Bugne à bugne autour des origines de la bugne

Lyonnaise ou stéphanoise la bugne ? Alors que les étals des charcuteries, des pâtisseries et des boulangeries en font la craquante promotion, la question mérite d'être posée, chacun tentant de s'en approprier la glorieuse ascendance. Sans chauvinisme aucun, l'une des premières références de bugnes en fait une spécialité... lyonnaise. En 1538, on trouve ainsi l'appellation parmi les achats faits par la municipalité à l'occasion de repas d'honneur offerts par la ville. Rabelais, fine fourchette et médecin à Hôtel-Dieu de Notre Dame de la Pitié du Pont-du-Rhône, en fait l'apologie aux côtés des andouilles, hures de sangliers, gigots à l'aillade, cabirotades, hastereaux, saucissons, cervelas, craquelins et macaron, etc.

Dans 'Présents d'honneur et gourmandise', Vial signale même le nom d'un bugnetier, Jean Bérard, qui fournissait la ville. En 1866, 'La Cuisinière de Campagne' évoque 'les bugnes de Lyon', dont la mention est reprise en 1890 dans 'La pâtisserie des petits ménages' : 'c'est une espèce de beignet, que les Lyonnais confectionnent avec de la pâte à crêpes un peu épaisse, qu'ils roulent en petites couronnes et font frire dans un chaudron d'huile bouillante'.

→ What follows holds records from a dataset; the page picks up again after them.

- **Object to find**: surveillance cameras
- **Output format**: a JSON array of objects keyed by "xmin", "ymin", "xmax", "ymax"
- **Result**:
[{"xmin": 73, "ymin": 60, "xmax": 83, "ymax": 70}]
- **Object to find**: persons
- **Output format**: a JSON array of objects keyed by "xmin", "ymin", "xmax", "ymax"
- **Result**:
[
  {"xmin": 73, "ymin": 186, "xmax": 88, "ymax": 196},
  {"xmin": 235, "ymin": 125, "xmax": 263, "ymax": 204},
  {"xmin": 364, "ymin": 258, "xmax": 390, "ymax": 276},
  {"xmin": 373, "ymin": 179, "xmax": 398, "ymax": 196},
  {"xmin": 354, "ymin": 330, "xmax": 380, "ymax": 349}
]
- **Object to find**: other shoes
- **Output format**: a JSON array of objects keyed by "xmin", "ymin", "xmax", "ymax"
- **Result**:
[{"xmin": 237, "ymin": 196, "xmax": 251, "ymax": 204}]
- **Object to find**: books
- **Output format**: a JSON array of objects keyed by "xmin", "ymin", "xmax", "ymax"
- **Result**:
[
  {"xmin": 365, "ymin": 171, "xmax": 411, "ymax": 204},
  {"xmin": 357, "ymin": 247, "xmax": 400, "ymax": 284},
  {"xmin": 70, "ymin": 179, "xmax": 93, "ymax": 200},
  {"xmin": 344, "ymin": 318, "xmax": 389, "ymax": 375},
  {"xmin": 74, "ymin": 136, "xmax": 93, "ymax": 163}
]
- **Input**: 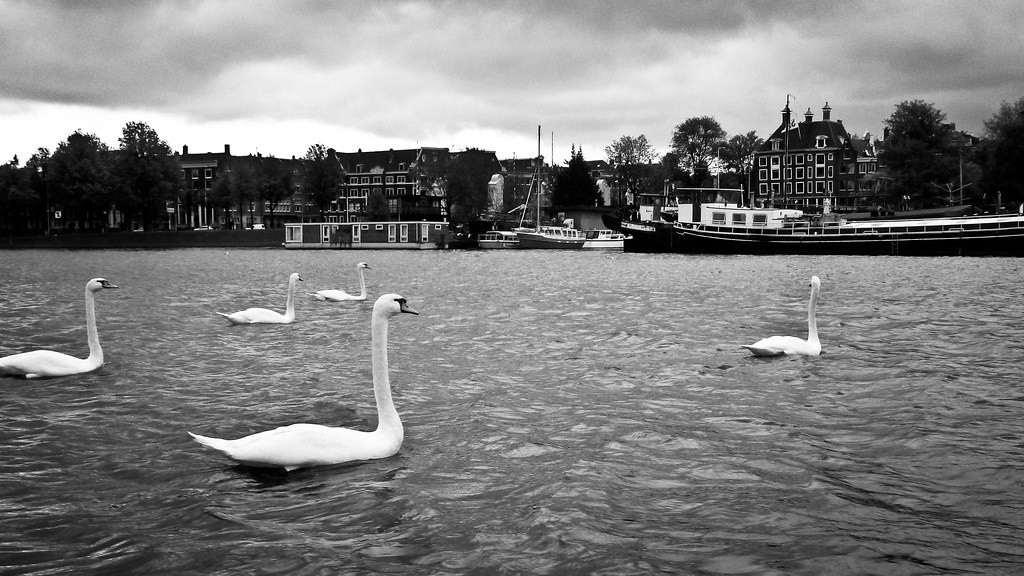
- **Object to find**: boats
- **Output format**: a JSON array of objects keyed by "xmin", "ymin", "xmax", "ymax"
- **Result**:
[
  {"xmin": 582, "ymin": 228, "xmax": 633, "ymax": 251},
  {"xmin": 477, "ymin": 226, "xmax": 536, "ymax": 249}
]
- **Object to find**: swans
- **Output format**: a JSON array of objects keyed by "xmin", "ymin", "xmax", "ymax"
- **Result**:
[
  {"xmin": 1, "ymin": 278, "xmax": 119, "ymax": 380},
  {"xmin": 303, "ymin": 262, "xmax": 372, "ymax": 302},
  {"xmin": 188, "ymin": 294, "xmax": 418, "ymax": 471},
  {"xmin": 215, "ymin": 272, "xmax": 304, "ymax": 324},
  {"xmin": 739, "ymin": 275, "xmax": 822, "ymax": 358}
]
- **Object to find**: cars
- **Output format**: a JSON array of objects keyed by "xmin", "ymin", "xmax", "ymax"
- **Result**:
[
  {"xmin": 194, "ymin": 226, "xmax": 214, "ymax": 231},
  {"xmin": 245, "ymin": 223, "xmax": 266, "ymax": 230}
]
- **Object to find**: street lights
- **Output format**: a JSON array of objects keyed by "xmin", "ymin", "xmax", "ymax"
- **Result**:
[
  {"xmin": 601, "ymin": 93, "xmax": 1024, "ymax": 255},
  {"xmin": 718, "ymin": 146, "xmax": 725, "ymax": 202},
  {"xmin": 959, "ymin": 148, "xmax": 964, "ymax": 205}
]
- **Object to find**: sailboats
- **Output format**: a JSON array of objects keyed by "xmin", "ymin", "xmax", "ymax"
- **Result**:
[{"xmin": 510, "ymin": 125, "xmax": 623, "ymax": 249}]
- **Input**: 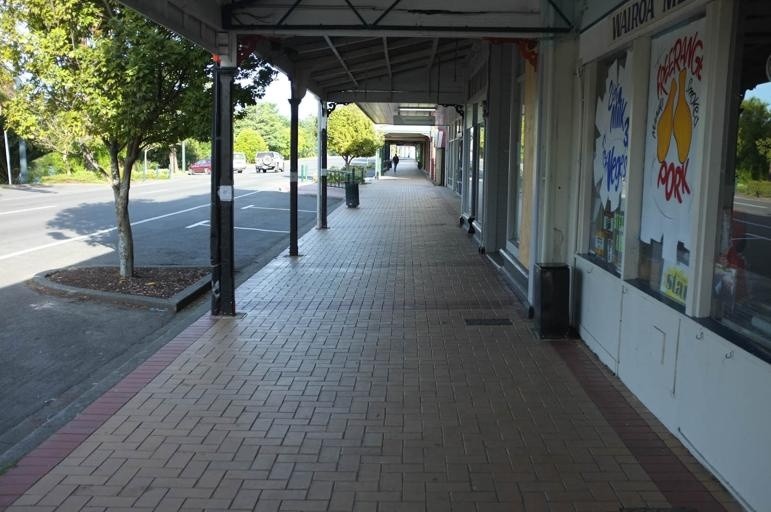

Dans son remarquable 'Dictionnaire universel de cuisine pratique' (1894-1906), le cuisinier suisse Joseph Favre en parle ainsi : 'il s'agit d'une variété de beignet ainsi appelé à Lyon où l'usage en est très répandu.Ce qui en fait l'originalité, ce sont les moules spéciaux nécessaires pour les confectionner. D'environ 8 à 10 centimètres de diamètre, les uns ont la forme d'une roue, d'autres d'un cœur, d'une volute, d'un champignon, etc. On les saisit à l'aide d'un manche mobile pour les tremper dans la pâte' .

Farine sur la bugne, le petit village de Saint Jean Le Centenier, en Ardèche, fête la bugne depuis 11 ans. Ce qui fait dire à Jean-Pierre Gaillard, Grand Maître de la Confrérie de la bugne, 'y'a pas un peu de copie là, non ? !', Lyon ne célébrant la bugne que depuis deux ans seulement.

Craquante ou briochée la bugne ?

Dernière interrogation pour en finir avec la bugne : craquante ou briochée ? Dans son Dictionnaire universel de cuisine pratique, Joseph Favre ne précise pas dans la recette de "bugnes à la lyonnaise" si cet "entremets frit sucré" est fin ou épais, craquant ou brioché.

Pour Bruno Cabut, président de la chambre patronale de la boulangerie du Rhône, ça ne fait pas un pli : 'je ne voudrais pas m'attirer les foudres des spécialistes, mais à l'origine la bugne est un beignet. La bugne craquante n'est donc venue qu'après, au fil du temps'.

Pourtant, aujourd'hui, chez Pascal Baron (9, rue Lanterne - 1er arr.), certainement l'un des meilleurs bugnetiers lyonnais (voir vidéo), l'un des secrets de fabrication de la bugne réside justement dans la finesse de la pâte.

En tous cas, " pas de quoi de faire une tête de bugne en carême'.

BONUS

La recette de la bugne craquante

Ingrédients

500 g de farine

½ paquet de levure chimique

4 cuillères à soupe de lait

60 g de sucre

4 œufs

2 cuillères à soupe de rhum

1 zeste de citron râpé

150 g de beurre

1 pincée de sel

Sucre glace

2 litres d'huile de friture

Préparation

Mettre la farine dans un saladier, creuser un trou, casser les œufs, mettre le sel, le sucre et le zeste. Ajouter le beurre fondu et la levure. Bien pétrir et laisser reposer au réfrigérateur au moins une heure. Étendre la pâte au rouleau, très mince, découper des losanges. Fendre le losange au milieu. Placer les bugnes dans l'huile bouillante (160e C) et les retourner dès qu'elles commencent à dorer. Les retirer et les égoutter sur du papier absorbant. Saupoudrer de sucre glace.

Le conseil de Jean-Marc Thiellon (traiteur au 11, rue d'Algérie - 1er arr.) : "pour des bugnes légères, privilégiez l'huile d'arachide à la végétaline, très grasse ".